- _Problem details_: Can you output the records below exactly as they are written?

- _Source data_:
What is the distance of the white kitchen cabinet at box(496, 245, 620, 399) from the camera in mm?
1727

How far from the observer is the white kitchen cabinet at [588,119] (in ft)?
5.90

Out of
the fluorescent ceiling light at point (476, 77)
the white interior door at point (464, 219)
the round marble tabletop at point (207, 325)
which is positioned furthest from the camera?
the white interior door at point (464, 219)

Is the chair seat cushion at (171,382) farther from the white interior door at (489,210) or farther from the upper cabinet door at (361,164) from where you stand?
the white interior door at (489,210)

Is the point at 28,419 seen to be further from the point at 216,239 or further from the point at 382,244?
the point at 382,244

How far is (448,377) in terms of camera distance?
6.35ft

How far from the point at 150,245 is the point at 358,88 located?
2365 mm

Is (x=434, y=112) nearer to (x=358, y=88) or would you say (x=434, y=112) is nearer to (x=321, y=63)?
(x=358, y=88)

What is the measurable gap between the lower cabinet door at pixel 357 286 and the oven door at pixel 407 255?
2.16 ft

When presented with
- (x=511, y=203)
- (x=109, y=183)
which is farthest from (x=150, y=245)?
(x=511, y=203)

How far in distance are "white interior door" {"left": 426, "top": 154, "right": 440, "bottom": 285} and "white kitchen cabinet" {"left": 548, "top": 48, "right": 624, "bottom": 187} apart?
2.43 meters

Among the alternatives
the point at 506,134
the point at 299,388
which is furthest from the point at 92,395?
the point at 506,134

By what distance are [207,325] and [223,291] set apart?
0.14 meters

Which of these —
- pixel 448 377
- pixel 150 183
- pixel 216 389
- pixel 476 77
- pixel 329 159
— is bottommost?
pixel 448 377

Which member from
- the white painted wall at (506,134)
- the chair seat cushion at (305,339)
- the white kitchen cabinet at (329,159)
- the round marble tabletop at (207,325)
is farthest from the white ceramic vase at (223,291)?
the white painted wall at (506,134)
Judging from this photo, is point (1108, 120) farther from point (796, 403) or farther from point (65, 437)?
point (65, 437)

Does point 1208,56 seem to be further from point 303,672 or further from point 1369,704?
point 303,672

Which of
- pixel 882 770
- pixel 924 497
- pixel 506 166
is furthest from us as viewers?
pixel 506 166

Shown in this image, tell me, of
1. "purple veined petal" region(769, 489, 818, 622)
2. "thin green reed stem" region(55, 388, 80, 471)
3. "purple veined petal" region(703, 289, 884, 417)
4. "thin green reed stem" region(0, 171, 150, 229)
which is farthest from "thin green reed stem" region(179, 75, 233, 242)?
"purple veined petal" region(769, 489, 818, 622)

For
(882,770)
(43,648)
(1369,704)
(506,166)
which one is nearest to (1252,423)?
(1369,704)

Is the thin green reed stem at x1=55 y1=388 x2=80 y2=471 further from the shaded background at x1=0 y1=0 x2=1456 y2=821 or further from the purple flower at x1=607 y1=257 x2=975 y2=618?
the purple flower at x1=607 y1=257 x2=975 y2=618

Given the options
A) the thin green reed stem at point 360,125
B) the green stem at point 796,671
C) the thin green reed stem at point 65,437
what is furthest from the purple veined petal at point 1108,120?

- _Written response_:
What is the distance of the white kitchen cabinet at box(496, 245, 620, 399) from the camera in mm?
1727

How far from the observer is the white kitchen cabinet at [588,119] (in ft)?
5.90

Out of
the fluorescent ceiling light at point (476, 77)
the white interior door at point (464, 219)
the round marble tabletop at point (207, 325)
which is positioned furthest from the camera?
the white interior door at point (464, 219)

Is the chair seat cushion at (171,382) farther from the white interior door at (489,210) or farther from the upper cabinet door at (361,164) from where you stand?
the white interior door at (489,210)

Is the point at 28,419 seen to be further from the point at 216,239 or further from the point at 382,244?
the point at 382,244

How far is (448,377) in terms of camera distance?
6.35ft

How far from the point at 150,245 is the point at 358,88 located?
2365 mm

Is (x=434, y=112) nearer to (x=358, y=88) or would you say (x=434, y=112) is nearer to (x=321, y=63)?
(x=358, y=88)

What is the measurable gap between the lower cabinet door at pixel 357 286 and the oven door at pixel 407 255?
2.16 ft

When presented with
- (x=511, y=203)
- (x=109, y=183)
which is farthest from (x=150, y=245)?
(x=511, y=203)

How far in distance are "white interior door" {"left": 426, "top": 154, "right": 440, "bottom": 285} and "white kitchen cabinet" {"left": 548, "top": 48, "right": 624, "bottom": 187} apart?
2.43 meters

Among the alternatives
the point at 506,134
the point at 299,388
which is furthest from the point at 92,395?
the point at 506,134

By what distance are [207,325] and [223,291] set apart?
0.14 meters

Which of these —
- pixel 448 377
- pixel 150 183
- pixel 216 389
- pixel 476 77
- pixel 329 159
— is bottommost?
pixel 448 377

Which member from
- the white painted wall at (506,134)
- the chair seat cushion at (305,339)
- the white kitchen cabinet at (329,159)
- the round marble tabletop at (207,325)
is farthest from the white ceramic vase at (223,291)?
the white painted wall at (506,134)
Judging from this photo, is point (1108, 120) farther from point (796, 403) or farther from point (65, 437)?
point (65, 437)

Does point 1208,56 seem to be further from point 303,672 or further from point 1369,704?
point 303,672

Which of
- pixel 882 770
- pixel 924 497
- pixel 506 166
is furthest from us as viewers?
pixel 506 166

Shown in this image, tell me, of
1. "purple veined petal" region(769, 489, 818, 622)
2. "thin green reed stem" region(55, 388, 80, 471)
3. "purple veined petal" region(703, 289, 884, 417)
4. "thin green reed stem" region(0, 171, 150, 229)
which is farthest from "thin green reed stem" region(179, 75, 233, 242)?
"purple veined petal" region(769, 489, 818, 622)

For
(882,770)
(43,648)
(1369,704)
(506,166)
which one is nearest to (1252,423)?
(1369,704)

Is the thin green reed stem at x1=55 y1=388 x2=80 y2=471 further from the shaded background at x1=0 y1=0 x2=1456 y2=821 or further from the purple flower at x1=607 y1=257 x2=975 y2=618?
the purple flower at x1=607 y1=257 x2=975 y2=618

Given the options
A) the thin green reed stem at point 360,125
B) the green stem at point 796,671
C) the thin green reed stem at point 65,437
what is furthest from the purple veined petal at point 1108,120?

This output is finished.